Amanhã devolvo este livro e os apontamentos inéditos sobre a Guiné da autoria do general Henrique Dias de Carvalho, que prestou relevantes serviços em Angola. Em, 1898, este oficial general foi convidado pelo Marquês de Liveri a organizar com Vítor Cordon a Companhia de Comércio e Exploração da Guiné. Viveu aqui cerca de dois anos, reuniu muitos dados científicos e estava a organizá-los quando faleceu. Não encontrei muitas novidades, mas fiquei surpreendido com alguns dados da navegação do princípio do século. Segundo ele, nas estatísticas de 1901 a 1904 figuram os vapores mercantes alemães, ingleses, franceses, portugueses e belgas servindo o comércio de Bissau a Bolama. Os números impressionam: alemães, 116; portugueses, 74; ingleses, 47; franceses, 11; belgas, 1. Começo a perceber o plano expansionista alemão, em directa rivalidade com franceses e ingleses na África Ocidental, no princípio do século XX. Tenho mais perguntas a fazer ao comandante Teixeira da Mota.


Guiné <> Sector L1 > Bambadinca > Cuor > Missirá > Pel Caç Nat 52 (1968/70) > "O mais controverso cozinheiro do mundo, Quebá Sissé, o Doutor (fotografia de Luis Casanova).

Tarefa breve A:
No excerto sobre a Guiné, quantos vapores mercantes alemães figuram nas estatísticas de 1901 a 1904?
Tarefa breve B:
Enumere todas as nacionalidades dos vapores mercantes referidas no excerto sobre a Guiné.
Tarefa breve C:
Escreva a continuação do excerto sobre a Guiné a partir do ponto em que termina.
Este material não é necessário.

Parte de um ficheiro de dados:
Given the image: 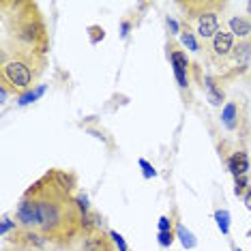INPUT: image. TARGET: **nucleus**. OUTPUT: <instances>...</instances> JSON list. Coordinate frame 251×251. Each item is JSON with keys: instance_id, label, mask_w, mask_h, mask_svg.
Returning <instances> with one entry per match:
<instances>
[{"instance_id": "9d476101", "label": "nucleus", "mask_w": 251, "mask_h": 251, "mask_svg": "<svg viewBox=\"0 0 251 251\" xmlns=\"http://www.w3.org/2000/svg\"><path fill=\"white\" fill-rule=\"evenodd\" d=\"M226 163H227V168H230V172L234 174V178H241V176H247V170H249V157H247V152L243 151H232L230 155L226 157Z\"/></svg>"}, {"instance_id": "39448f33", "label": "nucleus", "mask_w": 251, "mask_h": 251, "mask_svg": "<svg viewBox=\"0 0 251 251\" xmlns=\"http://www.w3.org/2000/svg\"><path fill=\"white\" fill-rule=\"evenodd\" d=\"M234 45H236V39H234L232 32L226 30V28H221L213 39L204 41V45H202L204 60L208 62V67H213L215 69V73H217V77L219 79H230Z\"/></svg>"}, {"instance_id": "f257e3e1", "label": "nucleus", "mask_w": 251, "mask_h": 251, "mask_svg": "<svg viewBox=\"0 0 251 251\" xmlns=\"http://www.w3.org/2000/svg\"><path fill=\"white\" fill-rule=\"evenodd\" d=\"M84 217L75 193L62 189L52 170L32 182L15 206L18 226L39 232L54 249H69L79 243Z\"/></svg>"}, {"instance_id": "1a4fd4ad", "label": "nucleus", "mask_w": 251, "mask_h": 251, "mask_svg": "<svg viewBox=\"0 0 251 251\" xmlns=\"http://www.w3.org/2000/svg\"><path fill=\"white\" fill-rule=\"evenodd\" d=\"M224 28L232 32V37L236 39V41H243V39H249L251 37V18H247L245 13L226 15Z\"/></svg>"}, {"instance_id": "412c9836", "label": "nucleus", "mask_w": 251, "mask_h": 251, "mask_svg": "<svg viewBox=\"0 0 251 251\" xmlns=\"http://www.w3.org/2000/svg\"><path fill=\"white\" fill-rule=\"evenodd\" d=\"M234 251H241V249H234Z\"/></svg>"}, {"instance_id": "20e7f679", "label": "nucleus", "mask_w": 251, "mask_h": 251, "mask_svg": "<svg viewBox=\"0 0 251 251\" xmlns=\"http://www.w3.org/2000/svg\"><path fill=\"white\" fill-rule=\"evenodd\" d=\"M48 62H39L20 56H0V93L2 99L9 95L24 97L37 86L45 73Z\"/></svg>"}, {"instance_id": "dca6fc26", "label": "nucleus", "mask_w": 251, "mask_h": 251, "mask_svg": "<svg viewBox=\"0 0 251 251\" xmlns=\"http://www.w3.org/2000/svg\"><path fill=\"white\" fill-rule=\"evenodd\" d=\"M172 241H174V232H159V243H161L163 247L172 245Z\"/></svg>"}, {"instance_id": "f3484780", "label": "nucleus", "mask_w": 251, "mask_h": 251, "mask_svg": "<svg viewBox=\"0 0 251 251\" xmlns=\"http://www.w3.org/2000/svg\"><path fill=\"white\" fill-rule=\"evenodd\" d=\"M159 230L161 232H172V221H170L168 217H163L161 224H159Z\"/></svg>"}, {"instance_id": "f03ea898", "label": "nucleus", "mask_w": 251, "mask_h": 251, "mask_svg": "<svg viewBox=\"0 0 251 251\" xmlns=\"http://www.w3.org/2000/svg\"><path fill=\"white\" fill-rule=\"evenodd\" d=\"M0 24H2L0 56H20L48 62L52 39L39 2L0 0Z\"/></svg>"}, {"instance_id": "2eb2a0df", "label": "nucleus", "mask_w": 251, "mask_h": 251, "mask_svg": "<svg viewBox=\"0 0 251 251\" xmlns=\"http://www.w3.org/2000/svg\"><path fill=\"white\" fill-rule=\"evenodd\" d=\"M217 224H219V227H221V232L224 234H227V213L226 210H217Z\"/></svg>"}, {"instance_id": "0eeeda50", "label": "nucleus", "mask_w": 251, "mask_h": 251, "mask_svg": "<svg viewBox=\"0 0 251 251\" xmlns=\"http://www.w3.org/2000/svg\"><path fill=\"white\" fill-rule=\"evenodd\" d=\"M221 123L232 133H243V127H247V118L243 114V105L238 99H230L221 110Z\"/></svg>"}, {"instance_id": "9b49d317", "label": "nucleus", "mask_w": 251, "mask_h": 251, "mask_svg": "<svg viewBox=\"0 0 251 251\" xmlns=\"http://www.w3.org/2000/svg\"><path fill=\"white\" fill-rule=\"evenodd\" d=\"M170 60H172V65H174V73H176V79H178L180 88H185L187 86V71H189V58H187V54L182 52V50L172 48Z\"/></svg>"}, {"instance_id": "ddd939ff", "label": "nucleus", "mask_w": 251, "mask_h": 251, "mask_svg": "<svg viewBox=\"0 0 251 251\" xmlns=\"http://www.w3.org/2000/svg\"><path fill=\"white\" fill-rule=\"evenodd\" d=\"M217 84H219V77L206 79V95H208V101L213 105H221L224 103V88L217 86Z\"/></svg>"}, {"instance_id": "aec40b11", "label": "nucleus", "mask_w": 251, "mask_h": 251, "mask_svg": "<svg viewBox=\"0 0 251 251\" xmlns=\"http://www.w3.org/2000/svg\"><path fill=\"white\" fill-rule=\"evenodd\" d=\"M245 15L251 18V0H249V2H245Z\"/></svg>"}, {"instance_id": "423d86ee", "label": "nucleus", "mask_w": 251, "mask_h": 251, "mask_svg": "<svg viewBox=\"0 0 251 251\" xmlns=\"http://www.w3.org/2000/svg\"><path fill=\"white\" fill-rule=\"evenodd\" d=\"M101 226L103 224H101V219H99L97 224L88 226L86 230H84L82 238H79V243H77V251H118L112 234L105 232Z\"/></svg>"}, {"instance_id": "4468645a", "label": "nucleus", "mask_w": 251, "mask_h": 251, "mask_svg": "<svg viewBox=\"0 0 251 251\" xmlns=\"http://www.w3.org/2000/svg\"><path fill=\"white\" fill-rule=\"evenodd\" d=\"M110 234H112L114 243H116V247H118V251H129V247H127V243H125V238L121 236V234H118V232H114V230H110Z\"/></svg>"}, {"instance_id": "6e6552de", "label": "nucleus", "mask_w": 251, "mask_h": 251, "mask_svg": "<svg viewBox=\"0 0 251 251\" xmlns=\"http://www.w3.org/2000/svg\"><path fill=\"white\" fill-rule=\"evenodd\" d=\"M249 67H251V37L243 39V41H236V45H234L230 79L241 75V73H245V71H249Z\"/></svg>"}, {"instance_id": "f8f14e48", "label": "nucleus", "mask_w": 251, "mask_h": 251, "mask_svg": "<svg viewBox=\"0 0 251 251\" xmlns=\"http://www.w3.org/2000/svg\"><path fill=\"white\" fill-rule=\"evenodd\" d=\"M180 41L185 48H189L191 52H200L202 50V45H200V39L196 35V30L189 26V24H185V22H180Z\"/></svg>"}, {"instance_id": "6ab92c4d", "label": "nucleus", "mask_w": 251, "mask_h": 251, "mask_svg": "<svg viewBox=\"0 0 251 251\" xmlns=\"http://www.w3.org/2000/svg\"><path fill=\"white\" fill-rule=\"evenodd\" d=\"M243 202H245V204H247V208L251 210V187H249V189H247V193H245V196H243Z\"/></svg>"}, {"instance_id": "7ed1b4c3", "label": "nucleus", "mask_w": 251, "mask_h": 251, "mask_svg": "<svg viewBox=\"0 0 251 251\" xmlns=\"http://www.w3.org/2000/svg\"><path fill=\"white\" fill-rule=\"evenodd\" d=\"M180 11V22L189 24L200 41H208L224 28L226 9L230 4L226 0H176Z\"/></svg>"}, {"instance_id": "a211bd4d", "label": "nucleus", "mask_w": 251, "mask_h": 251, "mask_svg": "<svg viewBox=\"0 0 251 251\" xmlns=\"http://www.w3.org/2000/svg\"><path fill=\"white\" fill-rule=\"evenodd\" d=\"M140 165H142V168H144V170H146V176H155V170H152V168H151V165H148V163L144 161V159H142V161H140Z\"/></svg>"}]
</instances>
==
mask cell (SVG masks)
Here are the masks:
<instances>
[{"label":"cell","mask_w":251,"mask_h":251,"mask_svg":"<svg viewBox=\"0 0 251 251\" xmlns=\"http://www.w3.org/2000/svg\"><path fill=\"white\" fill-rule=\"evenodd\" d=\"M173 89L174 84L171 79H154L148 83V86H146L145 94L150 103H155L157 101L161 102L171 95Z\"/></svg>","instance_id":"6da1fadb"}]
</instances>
==
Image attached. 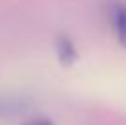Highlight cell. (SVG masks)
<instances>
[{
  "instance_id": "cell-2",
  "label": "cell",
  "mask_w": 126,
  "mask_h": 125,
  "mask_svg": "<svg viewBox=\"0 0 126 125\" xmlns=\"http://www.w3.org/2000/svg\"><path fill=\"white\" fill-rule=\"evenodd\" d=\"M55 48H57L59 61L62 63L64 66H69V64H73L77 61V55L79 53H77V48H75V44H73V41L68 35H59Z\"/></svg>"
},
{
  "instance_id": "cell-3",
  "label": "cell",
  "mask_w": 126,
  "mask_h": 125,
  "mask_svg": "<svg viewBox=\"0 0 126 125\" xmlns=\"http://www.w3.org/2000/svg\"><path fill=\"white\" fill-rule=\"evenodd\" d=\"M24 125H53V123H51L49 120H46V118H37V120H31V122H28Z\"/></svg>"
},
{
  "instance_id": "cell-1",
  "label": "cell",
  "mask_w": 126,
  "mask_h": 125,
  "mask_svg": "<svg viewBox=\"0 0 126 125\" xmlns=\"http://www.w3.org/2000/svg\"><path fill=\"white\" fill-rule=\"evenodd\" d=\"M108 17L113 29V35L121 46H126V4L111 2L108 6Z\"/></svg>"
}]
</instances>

Resposta A:
116.

Resposta B:
Alemães, ingleses, franceses, portugueses e belgas.

Resposta C:
O julgamento de um homicida involuntário

“Doutor”, o mais amável dos cozinheiros, olha fixamente o juiz, tem o olhar líquido, os braços pendem, desajeitados, vem com a farda n.º 2, imaculada. Escondeu à pressa o seu cachimbo num dos bolsos das calças. Compreendo a tensão do “Doutor”, tudo isto é bizarro, ele recebe este julgamento com a maior das incompreensões. Pela segunda vez, venho depor a este tribunal.

Voltei ao Tribunal Militar de Bissau, cheguei ontem ao princípio da tarde, a maior parte dos amigos e conhecidos já cá não estão, cumpri o ritual da ida às compras, uns escassos livros, mais um disco, satisfiz a lista de encomendas dos soldados, abracei o Emílio Rosa no BEng 447, vou hoje jantar lá a casa, espero ainda ter tempo de ir até ao Centro de Estudos da Guiné Portuguesa. Nos CTT, tive êxito nas chamadas para a Cristina, a minha Mãe e o Ruy Cinatti. Este último perguntou-me se eu já estava em Lisboa. Quando partes, quando regressas, quanto mais tempo dura essa comissão? A todos procuro serenar, prometo ligar novamente à Cristina e à minha Mãe.

Bilhete Postal > Guiné Portuguesa > 118 – Vista aérea de Bissau. Fotografia verdadeira – Reprodução proibida. Edição Foto Serra. C.P. 239 – Bissau… Impresso em Portugal. Sem data.

Foto: © Beja Santos (2006). Direitos reservados. Foto alojada no álbum de Luís Graça > Guinea-Bissau: Colonial War. Copyright © 2003-2006 Photobucket Inc. All rights reserved.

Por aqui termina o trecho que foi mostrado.